As of Oct. 12, 569 Dartmouth faculty members have signed a petition urging College President Sian Leah Beilock not to sign the Trump administration’s “Compact” for higher education, which would set restrictions on College policies in exchange for funding benefits.
In an email to campus on Oct. 3, Beilock wrote that the College “will never compromise our academic freedom and our ability to govern ourselves.”
“I am deeply committed to Dartmouth’s academic mission and values and will always defend our fierce independence,” she wrote. “You have often heard me say that higher education is not perfect and that we can do better.”

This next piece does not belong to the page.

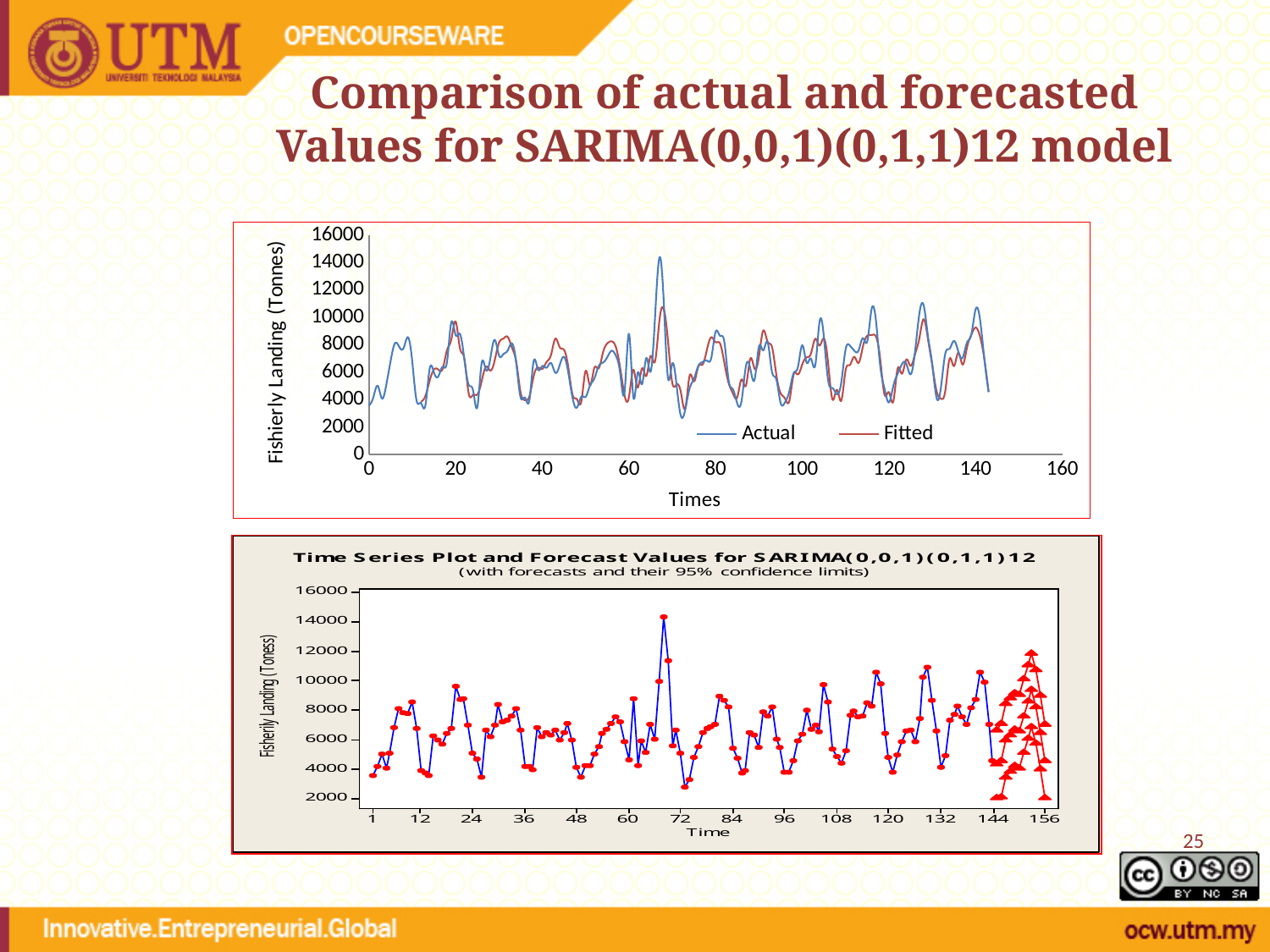
In the bottom chart, what is the largest tick value shown on the y axis? 16000 In the bottom chart, is the lowest plotted value near time 72 greater or less than 4000? less In the bottom chart, is the highest plotted value greater or less than 12000? greater In the top chart, is the Actual value at time 0 greater or less than 6000? less What kind of chart is the top chart on the slide? line chart In the top chart, what is the label of the x axis? Times In the bottom chart, what is the largest tick value shown on the x axis? 156 How many series does the legend of the top chart list? 2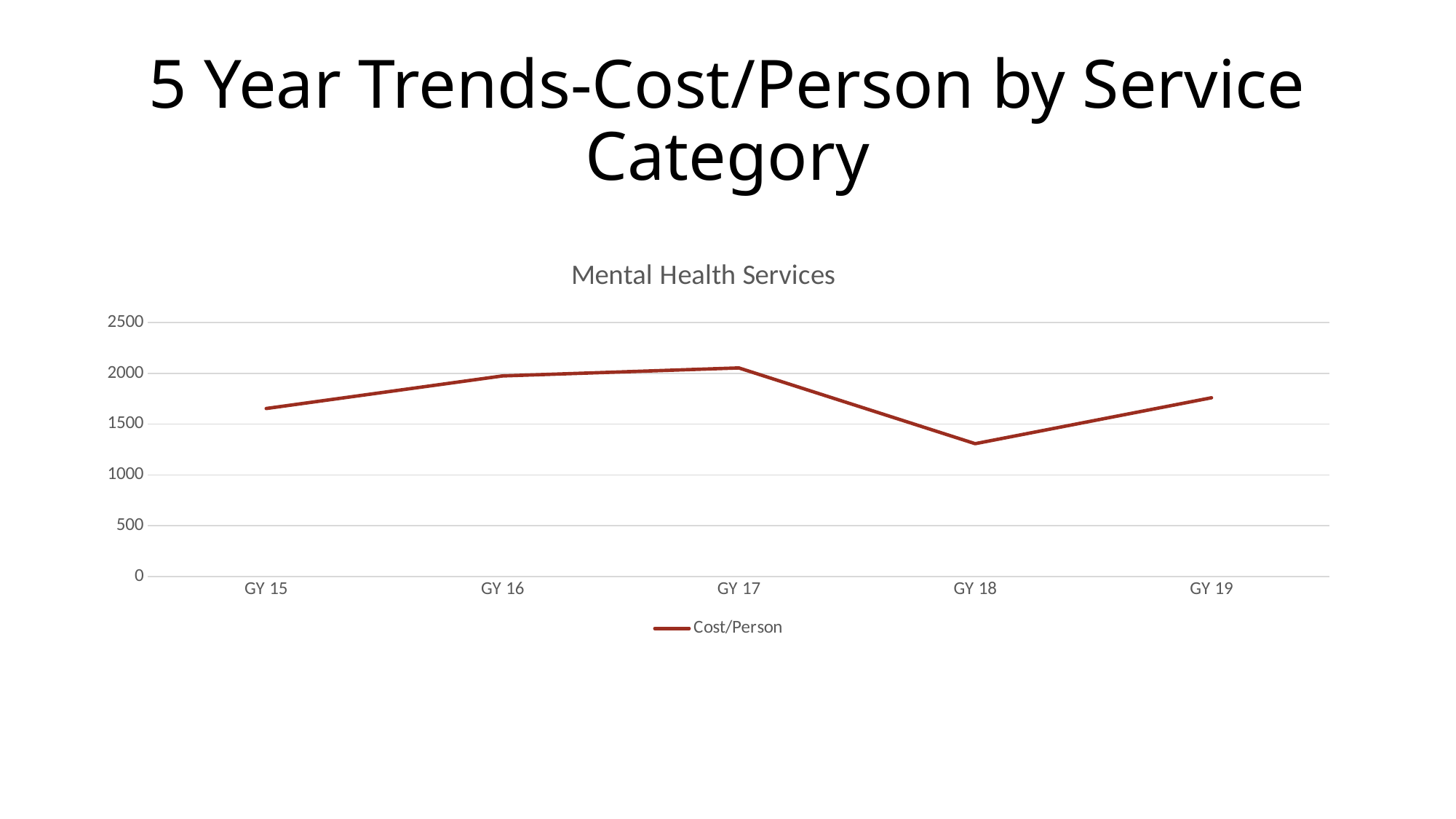
Which year has the lowest Cost/Person? GY 18 Does the Cost/Person rise or fall from GY 17 to GY 18? fall Is the Cost/Person for GY 15 greater or less than 1500? greater Is the Cost/Person for GY 19 greater or less than 2000? less Which is larger, the Cost/Person for GY 15 or for GY 18? GY 15 What is the title of the chart? Mental Health Services What kind of chart is shown on the slide? line chart Which is larger, the Cost/Person for GY 17 or for GY 19? GY 17 How many points (years) are plotted on the x axis of the chart? 5 Is the Cost/Person for GY 18 greater or less than 1500? less Which year has the highest Cost/Person? GY 17 How many series does the legend list? 1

A College spokesperson declined to comment on the petition.
The faculty petition asks that Beilock “refuse all unlawful demands and political threats that would undermine [Dartmouth’s] academic freedom and self-governance.”
“The compact, in attempting to assert state control over admissions, tuition, grades, hiring, teaching, and research, is a direct threat to the beating heart of the university: free inquiry and the pursuit of knowledge,” the petition reads.

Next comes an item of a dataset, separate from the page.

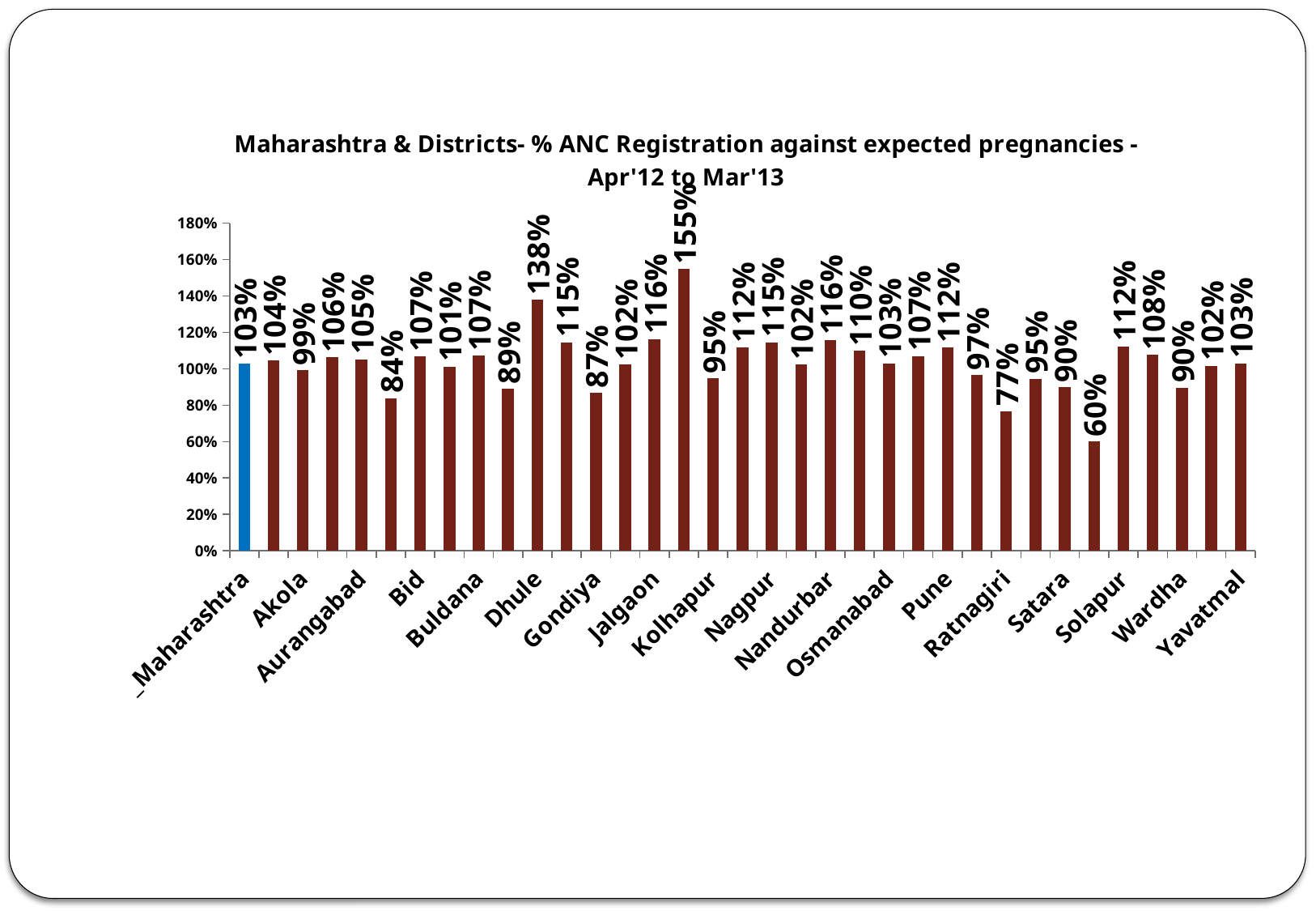
What is the % ANC registration value for Maharashtra? 103% What is the highest value shown on the chart? 155% Is the value for Ratnagiri greater or less than 100%? less What is the title of the chart? Maharashtra & Districts- % ANC Registration against expected pregnancies - Apr'12 to Mar'13 What colour is the bar for Maharashtra? Blue By how many percentage points does Dhule exceed Maharashtra? 35 percentage points What is the lowest value shown on the chart? 60% What is the % ANC registration value for Yavatmal? 103% What is the % ANC registration value for Ratnagiri? 77% What is the % ANC registration value for Dhule? 138% What type of chart is shown on the slide? Bar chart Which has a higher value, Dhule or Maharashtra? Dhule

During an Oct. 5 Dartmouth Student Government meeting, senior vice president for community and campus life Jennifer Rosales said that “some parts” of the compact “go against some” of the College’s “policies and missions.” During the meeting, students described specific “concerns” with various aspects of the compact.
History professor Pamela Voekel, women’s, gender and sexuality studies professor Molly Geidel, English professor Patricia Stuelke, history professor Bethany Moreton and the Dartmouth American Association of University Professors executive committee authored the petition.
Voekel said her decision to publish the petition was grounded in the “absolute constitutional illegality of any deal being made with the [Trump] administration,” and described the petition as an “egregious attack on First Amendment rights.”
Voekel also noted that the petition “broke a record for the number of signatories on any kind of petition for the last 10 years.” In May, 383 faculty members signed an open letter calling for Beilock to “defend the values and ideals of higher education” after a slew of federal funding cuts.
“This is a way for people to express their absolute support for basic constitutional governance in this country,” Voekel said. Faculty “want to be on the right side of history. They want to be standing up for democratic governance, they want to be standing up for the autonomy of higher education.”
Moreton, who was among the group of faculty and students to circulate the petition, similarly described the compact as “unlawful and unconstitutional.” She said that the Trump administration has identified Dartmouth — and the eight other universities who received the Compact — as a “potential weak link.”
“If they can get this group of carefully selected institutions to sign away legal and constitutional rights, then they can use this small group as proxies to enforce on American higher education itself,” Moreton said.
Faculty members who signed the petition, including biology professor Caitlin Pries, said they see the compact as a “threat” to “academic freedom.”
“[The compact’s terms] were very limiting and very scary,” Pries said. “It is absolutely against the principles of academic freedom that all that higher education aspires to.”
History professor Annelise Orleck, who signed the petition, said that she believes petitions serve to “educate the campus” on where faculty stand, and that their effect “depends on the willingness of President Beilock and her administration to listen to faculty voices.”
“I don’t know that this petition will affect [Beilock’s] decision making, but she’s promised to defend Dartmouth’s fierce independence,” Orleck said. “We’re calling on her to really do that, and we don’t believe it’s possible to do that if she signs the compact.”
Pries said she signed the petition because she believes “there is strength in numbers.”
“One thing is that it is important to show that the faculty are a united front across all of our disparate fields and departments,” Pries said.
In an email statement to The Dartmouth, government professor Sean Westwood, who declined to sign the petition, said that he didn’t sign because petitions are “symbolic gestures with limited impact.”
“Faculty can be more effective by engaging directly with policymakers and decision-makers,” he wrote.